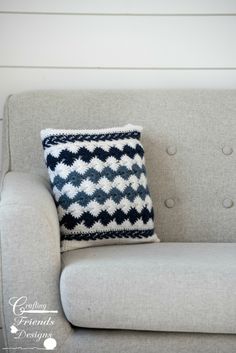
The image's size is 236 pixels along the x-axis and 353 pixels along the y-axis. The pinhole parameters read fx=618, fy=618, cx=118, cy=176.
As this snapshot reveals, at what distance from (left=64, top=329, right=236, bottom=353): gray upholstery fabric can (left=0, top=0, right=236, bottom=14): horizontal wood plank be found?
1.25 metres

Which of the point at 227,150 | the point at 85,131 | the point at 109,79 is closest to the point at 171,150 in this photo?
the point at 227,150

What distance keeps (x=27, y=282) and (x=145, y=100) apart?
→ 2.73 feet

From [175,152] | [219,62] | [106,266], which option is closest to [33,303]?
[106,266]

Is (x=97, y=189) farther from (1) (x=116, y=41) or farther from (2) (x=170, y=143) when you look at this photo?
(1) (x=116, y=41)

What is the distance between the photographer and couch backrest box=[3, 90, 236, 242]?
2062 millimetres

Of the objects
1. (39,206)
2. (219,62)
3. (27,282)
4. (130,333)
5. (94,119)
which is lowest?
(130,333)

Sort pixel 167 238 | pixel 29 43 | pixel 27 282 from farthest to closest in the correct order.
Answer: pixel 29 43
pixel 167 238
pixel 27 282

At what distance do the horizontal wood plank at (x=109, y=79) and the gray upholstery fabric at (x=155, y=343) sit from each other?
41.0 inches

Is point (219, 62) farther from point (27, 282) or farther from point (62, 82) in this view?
point (27, 282)

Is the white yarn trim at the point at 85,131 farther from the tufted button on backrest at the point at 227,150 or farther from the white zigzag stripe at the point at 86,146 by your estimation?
Answer: the tufted button on backrest at the point at 227,150

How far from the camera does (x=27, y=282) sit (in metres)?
1.57

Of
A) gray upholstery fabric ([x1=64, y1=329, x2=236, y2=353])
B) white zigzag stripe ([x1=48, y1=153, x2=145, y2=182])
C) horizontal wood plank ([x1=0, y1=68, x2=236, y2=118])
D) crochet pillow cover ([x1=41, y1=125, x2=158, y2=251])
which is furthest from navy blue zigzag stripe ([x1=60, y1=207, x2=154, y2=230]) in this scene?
horizontal wood plank ([x1=0, y1=68, x2=236, y2=118])

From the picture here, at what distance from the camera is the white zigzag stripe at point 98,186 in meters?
1.83

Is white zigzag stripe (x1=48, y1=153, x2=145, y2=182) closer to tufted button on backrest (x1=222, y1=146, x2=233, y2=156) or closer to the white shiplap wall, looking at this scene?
tufted button on backrest (x1=222, y1=146, x2=233, y2=156)
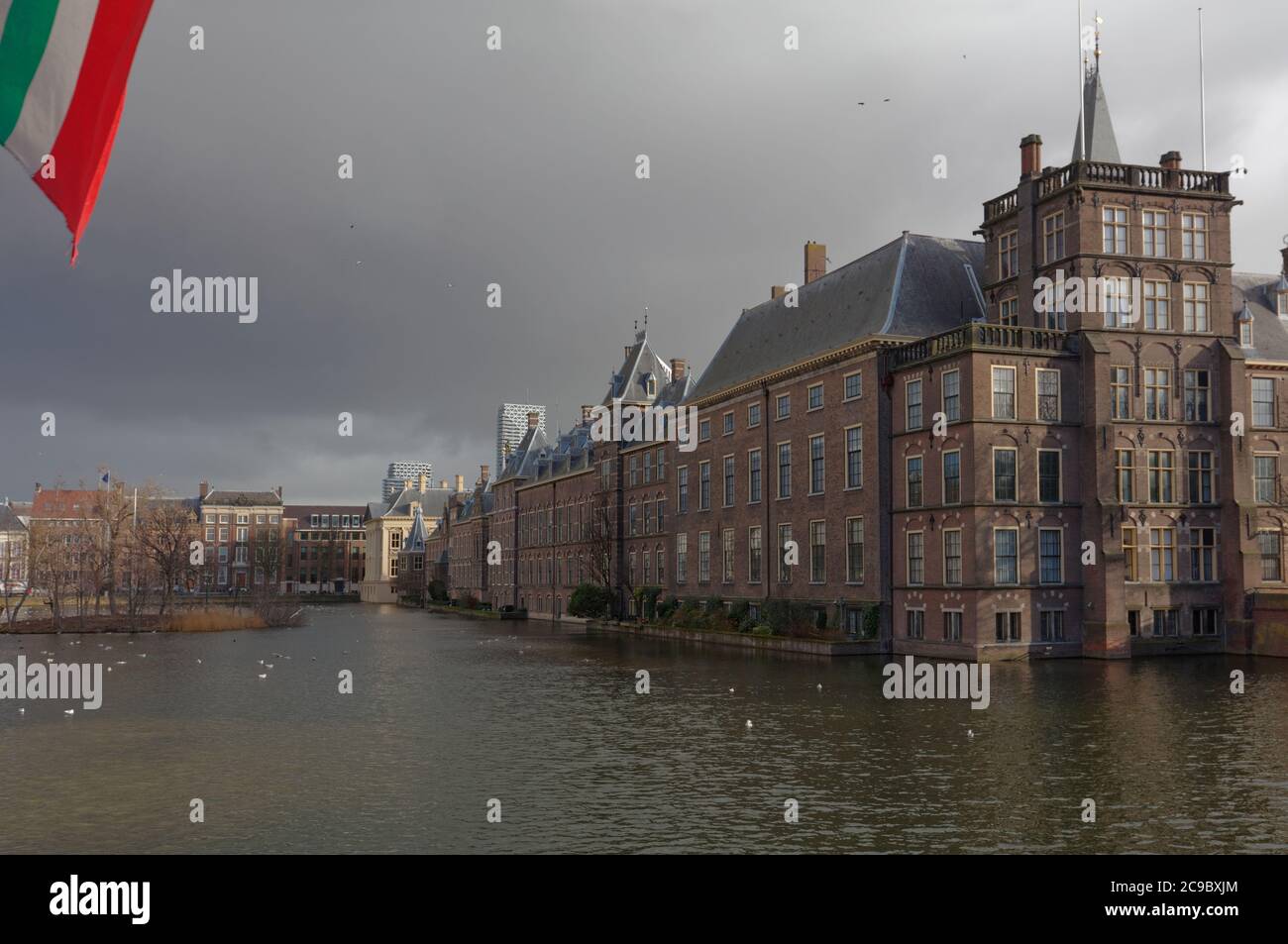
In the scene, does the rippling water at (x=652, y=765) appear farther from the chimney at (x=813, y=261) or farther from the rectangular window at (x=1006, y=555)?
the chimney at (x=813, y=261)

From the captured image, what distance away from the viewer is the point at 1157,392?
151ft

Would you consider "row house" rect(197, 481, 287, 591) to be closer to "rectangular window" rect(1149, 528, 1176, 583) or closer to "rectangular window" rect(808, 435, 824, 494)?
"rectangular window" rect(808, 435, 824, 494)

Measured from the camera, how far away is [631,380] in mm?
88750

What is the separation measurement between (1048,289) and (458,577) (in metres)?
104

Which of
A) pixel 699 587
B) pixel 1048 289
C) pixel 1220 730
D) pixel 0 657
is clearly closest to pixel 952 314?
pixel 1048 289

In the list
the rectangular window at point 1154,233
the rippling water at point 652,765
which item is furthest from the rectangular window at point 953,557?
the rectangular window at point 1154,233

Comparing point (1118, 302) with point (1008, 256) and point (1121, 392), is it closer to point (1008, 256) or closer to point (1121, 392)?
point (1121, 392)

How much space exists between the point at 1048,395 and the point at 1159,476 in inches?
239

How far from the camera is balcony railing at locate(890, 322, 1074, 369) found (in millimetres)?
43156

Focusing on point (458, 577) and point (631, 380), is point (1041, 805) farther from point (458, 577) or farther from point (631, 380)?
point (458, 577)

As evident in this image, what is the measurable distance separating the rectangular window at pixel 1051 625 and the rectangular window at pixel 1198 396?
401 inches

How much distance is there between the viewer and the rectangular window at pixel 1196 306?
46.6 meters

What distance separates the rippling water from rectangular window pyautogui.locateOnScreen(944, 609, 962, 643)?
544 cm

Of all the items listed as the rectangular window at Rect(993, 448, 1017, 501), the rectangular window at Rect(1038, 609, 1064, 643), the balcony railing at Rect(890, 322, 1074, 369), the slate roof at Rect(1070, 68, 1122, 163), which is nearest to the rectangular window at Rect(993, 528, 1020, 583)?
the rectangular window at Rect(993, 448, 1017, 501)
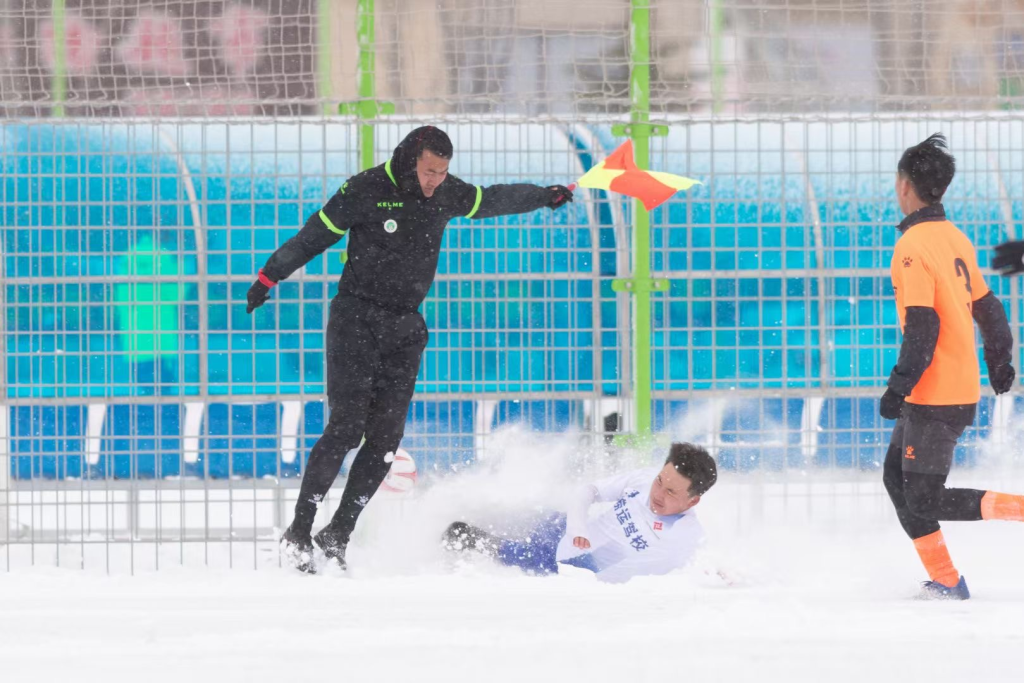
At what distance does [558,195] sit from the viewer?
4.63 m

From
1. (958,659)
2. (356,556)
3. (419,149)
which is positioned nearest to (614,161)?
(419,149)

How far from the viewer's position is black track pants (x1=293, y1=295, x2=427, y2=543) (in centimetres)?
454

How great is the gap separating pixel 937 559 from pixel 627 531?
1212 millimetres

━━━━━━

_ÉNONCÉ DU PROBLÈME_:
Présentez toutes les lignes ci-dessus sous forme de liste numérotée, sans les lignes vides. N'incluez pas les images dans votre réponse.

_RÉPONSE ATTENDUE_:
1. The image's size is 236 pixels along the x-axis and 353 pixels along the y-axis. The pinhole parameters read fx=618, fy=618, cx=118, cy=176.
2. As this snapshot reveals, at what distance from (left=64, top=329, right=236, bottom=353): gray upholstery fabric can (left=0, top=0, right=236, bottom=14): horizontal wood plank be found?
3. 1.25 metres
4. Which of the point at 227,150 | the point at 85,131 | the point at 109,79 is closest to the point at 171,150 in this photo?
5. the point at 227,150
6. What distance keeps (x=27, y=282) and (x=145, y=100) apart?
7. → 2.73 feet
8. From [175,152] | [219,62] | [106,266], which option is closest to [33,303]?
9. [106,266]
10. Is (x=97, y=189) farther from (1) (x=116, y=41) or farther from (2) (x=170, y=143) when you look at this photo?
11. (1) (x=116, y=41)
12. What is the distance between the photographer and couch backrest box=[3, 90, 236, 242]?
13. 2062 millimetres
14. Of the objects
15. 1. (39,206)
16. 2. (219,62)
17. 3. (27,282)
18. 4. (130,333)
19. 5. (94,119)
20. which is lowest?
21. (130,333)
22. Sort pixel 167 238 | pixel 29 43 | pixel 27 282 from farthest to closest in the correct order.
23. Answer: pixel 29 43
24. pixel 167 238
25. pixel 27 282
26. At what distance do the horizontal wood plank at (x=109, y=79) and the gray upholstery fabric at (x=155, y=343) sit from each other?
27. 41.0 inches
28. Is point (219, 62) farther from point (27, 282) or farther from point (62, 82) in this view?
29. point (27, 282)
30. Is the white yarn trim at the point at 85,131 farther from the tufted button on backrest at the point at 227,150 or farther from the white zigzag stripe at the point at 86,146 by your estimation?
31. Answer: the tufted button on backrest at the point at 227,150
32. How far from the camera does (x=27, y=282) sit (in metres)?
33. 1.57
34. Of
35. A) gray upholstery fabric ([x1=64, y1=329, x2=236, y2=353])
36. B) white zigzag stripe ([x1=48, y1=153, x2=145, y2=182])
37. C) horizontal wood plank ([x1=0, y1=68, x2=236, y2=118])
38. D) crochet pillow cover ([x1=41, y1=125, x2=158, y2=251])
39. which is furthest from navy blue zigzag stripe ([x1=60, y1=207, x2=154, y2=230]) in this scene?
40. horizontal wood plank ([x1=0, y1=68, x2=236, y2=118])
41. From the picture here, at what distance from the camera is the white zigzag stripe at point 98,186 in meters?
42. 1.83
43. Is white zigzag stripe (x1=48, y1=153, x2=145, y2=182) closer to tufted button on backrest (x1=222, y1=146, x2=233, y2=156) or closer to the white shiplap wall, looking at this scene?
44. tufted button on backrest (x1=222, y1=146, x2=233, y2=156)
45. In the scene, does the rippling water at (x=652, y=765) appear farther from the chimney at (x=813, y=261) or farther from the rectangular window at (x=1006, y=555)?
46. the chimney at (x=813, y=261)
47. From the captured image, what distance away from the viewer is the point at 1157,392?
48. 151ft
49. Would you consider "row house" rect(197, 481, 287, 591) to be closer to "rectangular window" rect(1149, 528, 1176, 583) or closer to "rectangular window" rect(808, 435, 824, 494)?
50. "rectangular window" rect(808, 435, 824, 494)
51. Measured from the camera, how far away is [631,380] in mm?
52. 88750
53. What is the separation measurement between (1048,289) and (458,577) (in metres)?
54. 104
55. Which of
56. A) pixel 699 587
57. B) pixel 1048 289
58. C) pixel 1220 730
59. D) pixel 0 657
60. is clearly closest to pixel 952 314?
61. pixel 1048 289
62. In the list
63. the rectangular window at point 1154,233
64. the rippling water at point 652,765
65. which item is furthest from the rectangular window at point 953,557?
66. the rectangular window at point 1154,233
67. Comparing point (1118, 302) with point (1008, 256) and point (1121, 392), is it closer to point (1008, 256) or closer to point (1121, 392)?
68. point (1121, 392)
69. How much space exists between the point at 1048,395 and the point at 1159,476 in inches?
70. 239
71. How far from the camera is balcony railing at locate(890, 322, 1074, 369) found (in millimetres)?
72. 43156
73. Focusing on point (458, 577) and point (631, 380), is point (1041, 805) farther from point (458, 577) or farther from point (631, 380)?
74. point (458, 577)
75. As evident in this image, what is the measurable distance separating the rectangular window at pixel 1051 625 and the rectangular window at pixel 1198 396?
76. 401 inches
77. How much distance is there between the viewer and the rectangular window at pixel 1196 306?
78. 46.6 meters
79. What distance separates the rippling water from rectangular window pyautogui.locateOnScreen(944, 609, 962, 643)?
80. 544 cm
81. Of all the items listed as the rectangular window at Rect(993, 448, 1017, 501), the rectangular window at Rect(1038, 609, 1064, 643), the balcony railing at Rect(890, 322, 1074, 369), the slate roof at Rect(1070, 68, 1122, 163), which is nearest to the rectangular window at Rect(993, 528, 1020, 583)?
82. the rectangular window at Rect(993, 448, 1017, 501)
83. At what distance does [558,195] sit from the viewer?
84. 4.63 m
85. From
86. 1. (958,659)
87. 2. (356,556)
88. 3. (419,149)
89. which is positioned nearest to (614,161)?
90. (419,149)
91. How far from the viewer's position is black track pants (x1=293, y1=295, x2=427, y2=543) (in centimetres)?
92. 454
93. How great is the gap separating pixel 937 559 from pixel 627 531?
94. 1212 millimetres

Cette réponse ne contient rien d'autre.